Top of STUDY TEXT
Several reports previously have accused security forces of conducting an indiscriminately severe crackdown in cities where the majority of the population is Kurdish or Baluch -- Sunni ethnic minorities in majority Shia Iran.

According to the new CHRI-KHRN report, the regime's security forces "committed atrocities against the people of Javanrud" in northwestern Iran as "the state moved to crush public protests" from October to December of 2022.

Violence against civilians

The report says Iran's security forces used military-grade machine guns to target, shoot and corner unarmed civilians. The wounded were beaten in the streets, and those who tried to help them were shot by security forces, it added.

"The wounded could not seek help safely at the city's hospitals as security forces were stationed at the medical centers to identify and arrest protesters," it said.

"Ambulances that tried to reach the city from surrounding towns were often prevented from entering the city by IRGC forces that took control of the city."

During the protests in Javanrud, eight people -- including a 16-year-old -- were killed with machine guns, and 80 people were injured, some severely, it added.

A further 89 people, including 26 children, were arbitrarily detained while protesting in Javanrud, the report said, adding that many of the demonstrators, including children, were beaten and tortured while in state custody.

Families of the injured, killed, detained and abused were pressured by the state to remain silent, according to the report.

"The atrocities committed by Islamic Republic forces and agents, which were carried out with the full knowledge and direction of state officials... amount to crimes against humanity," it said.

The regime has summoned family members of those killed by security forces while protesting peacefully.

According the report, state agents have warned the families of those killed, injured or detained to remain silent about their loved ones' fates.

The report called on the international community to "directly address the massacre and state crimes that took place in Javanrud through every diplomatic, political, economic and legal means available."

Sexual assault in prison

The regime has been detaining journalists who have covered Amini's death and the ensuing protests, some of whom have defied the state's dress code.

Among them is Iranian journalist Nazila Maroufian, 23, who interviewed Mahsa Amini's father, Amjad Amini, after his daughter's death. In the interview, he accused officials of lying about the circumstances of his daughter's death.

Maroufian has been repeatedly detained by regime forces and released on bail.

She was most recently detained in Tehran on August 30 after she removed her state-mandated hair coverage and is currently in Tehran's notorious Evin prison.

In an audio message from Evin that was aired September 6 by several expatriate Persian-language media outlets and rights groups, Maroufian said she had been sexually assaulted during her most recent arrest.

"I was sexually assaulted in a situation where I was in the worst possible state," she said in the message, which appeared to have been recorded during a phone call to her family, adding that she was now on hunger strike in prison.

Her family also shared pictures of bruises she allegedly sustained in the assault.

"This strike is for me, but it is also for all the women in dire conditions in Iran," she said.

"Nazila Maroufian has been arrested for wearing inappropriate clothing in public places, and for publishing photographs of the way she was dressed on social media," the hardline Tasnim news agency reported.

Before her latest arrest, Maroufian was released on bail on August 13 from Evin prison after spending more than a month behind bars, and immediately posted a picture of herself without a headscarf.

Answering a question in court about posting the picture upon release and whether she regrets it, she said, "No, I haven't made any mistake."

Over the past year, an increasing number of women have been appearing bareheaded across Iran, especially in major cities.
Bottom of STUDY TEXT
* [WORK ORDER 1]
Please repeat a passage from the article on Iran's crackdown word for word, beginning at the words "In an audio" and stopping after "most recent arrest.".
* [WORK ORDER 2]
Using the article on Iran's crackdown, say yes or no to each statement and quote the words that decide it: (a) Eight people were killed during the protests in Javanrud. (b) Maroufian was released on bail on August 30. (c) Ambulances from surrounding towns were allowed to enter Javanrud freely.
The items that follow come from a separate source.
Top of SUPPLIED ENTRIES
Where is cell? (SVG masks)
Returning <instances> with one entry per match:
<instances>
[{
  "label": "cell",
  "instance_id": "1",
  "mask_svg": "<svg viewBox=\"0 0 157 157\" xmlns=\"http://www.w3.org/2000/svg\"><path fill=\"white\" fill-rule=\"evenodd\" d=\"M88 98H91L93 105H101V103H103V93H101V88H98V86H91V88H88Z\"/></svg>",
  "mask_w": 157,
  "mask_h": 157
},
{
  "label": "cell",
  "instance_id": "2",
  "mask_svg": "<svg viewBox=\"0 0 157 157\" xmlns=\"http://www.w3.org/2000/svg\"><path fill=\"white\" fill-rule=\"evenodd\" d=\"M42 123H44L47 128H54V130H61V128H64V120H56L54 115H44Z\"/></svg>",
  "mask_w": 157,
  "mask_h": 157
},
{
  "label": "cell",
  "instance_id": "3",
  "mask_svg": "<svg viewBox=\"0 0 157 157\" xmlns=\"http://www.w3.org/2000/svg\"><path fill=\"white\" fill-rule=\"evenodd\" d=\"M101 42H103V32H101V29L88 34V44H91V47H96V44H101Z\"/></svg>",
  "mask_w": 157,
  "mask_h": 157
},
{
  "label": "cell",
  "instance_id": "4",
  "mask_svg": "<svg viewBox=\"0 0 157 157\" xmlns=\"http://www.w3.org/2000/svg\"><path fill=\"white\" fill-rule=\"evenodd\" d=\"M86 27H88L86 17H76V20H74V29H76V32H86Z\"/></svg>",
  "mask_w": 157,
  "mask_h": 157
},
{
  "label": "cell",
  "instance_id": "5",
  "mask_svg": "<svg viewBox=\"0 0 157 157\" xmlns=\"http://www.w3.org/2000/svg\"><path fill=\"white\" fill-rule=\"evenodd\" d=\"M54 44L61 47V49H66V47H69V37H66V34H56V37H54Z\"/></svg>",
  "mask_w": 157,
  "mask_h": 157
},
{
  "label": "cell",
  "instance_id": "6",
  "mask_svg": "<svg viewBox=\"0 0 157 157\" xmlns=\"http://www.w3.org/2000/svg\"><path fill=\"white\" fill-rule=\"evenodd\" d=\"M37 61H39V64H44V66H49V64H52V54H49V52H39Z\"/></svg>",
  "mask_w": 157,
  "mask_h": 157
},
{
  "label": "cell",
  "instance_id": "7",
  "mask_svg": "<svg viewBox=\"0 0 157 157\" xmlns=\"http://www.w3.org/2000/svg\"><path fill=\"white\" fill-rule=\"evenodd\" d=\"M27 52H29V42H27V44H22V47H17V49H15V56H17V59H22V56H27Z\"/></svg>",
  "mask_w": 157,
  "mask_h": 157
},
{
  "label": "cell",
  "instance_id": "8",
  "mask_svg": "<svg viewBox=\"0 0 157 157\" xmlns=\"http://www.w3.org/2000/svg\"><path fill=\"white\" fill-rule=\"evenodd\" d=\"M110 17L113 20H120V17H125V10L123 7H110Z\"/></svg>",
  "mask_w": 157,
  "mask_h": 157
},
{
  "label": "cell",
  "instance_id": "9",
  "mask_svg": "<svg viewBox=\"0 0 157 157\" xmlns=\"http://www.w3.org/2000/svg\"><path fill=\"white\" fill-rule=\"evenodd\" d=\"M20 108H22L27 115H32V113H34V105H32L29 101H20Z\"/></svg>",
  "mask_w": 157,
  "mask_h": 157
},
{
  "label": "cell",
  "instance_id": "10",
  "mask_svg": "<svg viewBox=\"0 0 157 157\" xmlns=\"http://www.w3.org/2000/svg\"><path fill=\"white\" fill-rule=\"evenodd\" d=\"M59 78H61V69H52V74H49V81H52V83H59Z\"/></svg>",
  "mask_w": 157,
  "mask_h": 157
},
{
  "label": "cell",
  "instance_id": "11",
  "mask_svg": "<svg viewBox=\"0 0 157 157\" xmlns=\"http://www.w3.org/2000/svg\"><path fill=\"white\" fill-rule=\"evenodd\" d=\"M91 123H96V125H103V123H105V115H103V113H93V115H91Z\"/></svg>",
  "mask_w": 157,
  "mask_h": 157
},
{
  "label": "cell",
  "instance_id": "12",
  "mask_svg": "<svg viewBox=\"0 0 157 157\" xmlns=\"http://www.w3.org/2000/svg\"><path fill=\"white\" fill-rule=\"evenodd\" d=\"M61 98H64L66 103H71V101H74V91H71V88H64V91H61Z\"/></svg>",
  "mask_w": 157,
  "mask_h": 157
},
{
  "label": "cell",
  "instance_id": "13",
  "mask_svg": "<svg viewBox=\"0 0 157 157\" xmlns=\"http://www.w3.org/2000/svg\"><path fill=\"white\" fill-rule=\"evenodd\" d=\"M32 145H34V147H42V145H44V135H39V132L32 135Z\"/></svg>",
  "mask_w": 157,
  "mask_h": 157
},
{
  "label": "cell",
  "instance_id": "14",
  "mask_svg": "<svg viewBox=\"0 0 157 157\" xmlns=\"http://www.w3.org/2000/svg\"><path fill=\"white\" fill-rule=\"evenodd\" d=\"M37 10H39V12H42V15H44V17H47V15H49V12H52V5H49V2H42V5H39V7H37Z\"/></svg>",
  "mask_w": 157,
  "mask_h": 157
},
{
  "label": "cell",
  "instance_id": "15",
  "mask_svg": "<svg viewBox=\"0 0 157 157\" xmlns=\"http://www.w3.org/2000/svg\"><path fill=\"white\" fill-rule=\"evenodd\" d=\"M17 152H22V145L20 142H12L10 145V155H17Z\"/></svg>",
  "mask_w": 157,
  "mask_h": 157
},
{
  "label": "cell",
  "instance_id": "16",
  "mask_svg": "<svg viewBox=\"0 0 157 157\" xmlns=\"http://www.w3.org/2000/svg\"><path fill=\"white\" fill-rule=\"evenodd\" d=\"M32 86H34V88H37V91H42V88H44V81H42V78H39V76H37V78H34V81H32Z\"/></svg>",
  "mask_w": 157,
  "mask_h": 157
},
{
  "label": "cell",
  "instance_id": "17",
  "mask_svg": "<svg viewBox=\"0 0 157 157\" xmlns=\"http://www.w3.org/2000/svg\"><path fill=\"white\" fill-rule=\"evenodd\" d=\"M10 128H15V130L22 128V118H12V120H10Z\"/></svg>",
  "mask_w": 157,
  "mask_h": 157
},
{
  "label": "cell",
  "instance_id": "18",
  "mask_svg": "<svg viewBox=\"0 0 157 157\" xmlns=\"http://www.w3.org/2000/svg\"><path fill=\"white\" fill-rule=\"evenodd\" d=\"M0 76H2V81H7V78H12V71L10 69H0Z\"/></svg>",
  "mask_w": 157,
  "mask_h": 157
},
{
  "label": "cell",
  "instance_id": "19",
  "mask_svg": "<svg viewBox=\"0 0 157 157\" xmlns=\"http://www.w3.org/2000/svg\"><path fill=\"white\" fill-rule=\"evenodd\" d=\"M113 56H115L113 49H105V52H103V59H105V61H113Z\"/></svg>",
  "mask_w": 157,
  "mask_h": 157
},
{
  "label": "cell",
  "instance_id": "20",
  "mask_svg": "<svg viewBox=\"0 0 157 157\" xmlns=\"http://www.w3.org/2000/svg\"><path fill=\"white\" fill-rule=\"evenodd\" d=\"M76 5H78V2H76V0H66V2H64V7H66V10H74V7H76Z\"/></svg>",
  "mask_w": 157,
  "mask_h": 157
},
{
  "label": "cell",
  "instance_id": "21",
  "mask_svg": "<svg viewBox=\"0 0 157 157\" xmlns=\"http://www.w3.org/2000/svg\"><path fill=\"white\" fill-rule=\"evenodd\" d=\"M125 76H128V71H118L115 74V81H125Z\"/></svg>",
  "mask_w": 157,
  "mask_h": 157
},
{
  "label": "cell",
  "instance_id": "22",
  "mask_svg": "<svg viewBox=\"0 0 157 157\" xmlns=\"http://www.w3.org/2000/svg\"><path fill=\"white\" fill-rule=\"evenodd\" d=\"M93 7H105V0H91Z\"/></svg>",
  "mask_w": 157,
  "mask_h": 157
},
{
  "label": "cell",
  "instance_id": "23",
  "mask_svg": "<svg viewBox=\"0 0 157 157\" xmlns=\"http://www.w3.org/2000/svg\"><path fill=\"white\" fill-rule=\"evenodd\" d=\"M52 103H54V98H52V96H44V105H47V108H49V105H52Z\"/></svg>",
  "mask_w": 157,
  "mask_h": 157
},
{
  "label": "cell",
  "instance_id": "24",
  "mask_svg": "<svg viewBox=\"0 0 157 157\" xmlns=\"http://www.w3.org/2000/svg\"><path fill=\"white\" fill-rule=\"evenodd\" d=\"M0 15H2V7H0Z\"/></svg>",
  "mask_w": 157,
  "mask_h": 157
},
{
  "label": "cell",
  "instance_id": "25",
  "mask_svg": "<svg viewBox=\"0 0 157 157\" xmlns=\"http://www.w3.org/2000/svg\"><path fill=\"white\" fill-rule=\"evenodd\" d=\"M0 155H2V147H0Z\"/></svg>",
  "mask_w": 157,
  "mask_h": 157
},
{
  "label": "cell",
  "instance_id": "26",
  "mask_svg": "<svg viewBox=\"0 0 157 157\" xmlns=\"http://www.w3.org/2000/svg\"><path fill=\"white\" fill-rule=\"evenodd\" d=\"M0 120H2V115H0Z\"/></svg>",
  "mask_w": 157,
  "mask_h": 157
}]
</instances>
Bottom of SUPPLIED ENTRIES
* [PROBLEM SOLUTION 1]
In an audio message from Evin that was aired September 6 by several expatriate Persian-language media outlets and rights groups, Maroufian said she had been sexually assaulted during her most recent arrest.

* [PROBLEM SOLUTION 2]
(a) Yes: "eight people -- including a 16-year-old -- were killed with machine guns"
(b) No: "She was most recently detained in Tehran on August 30"
(c) No: "were often prevented from entering the city by IRGC forces"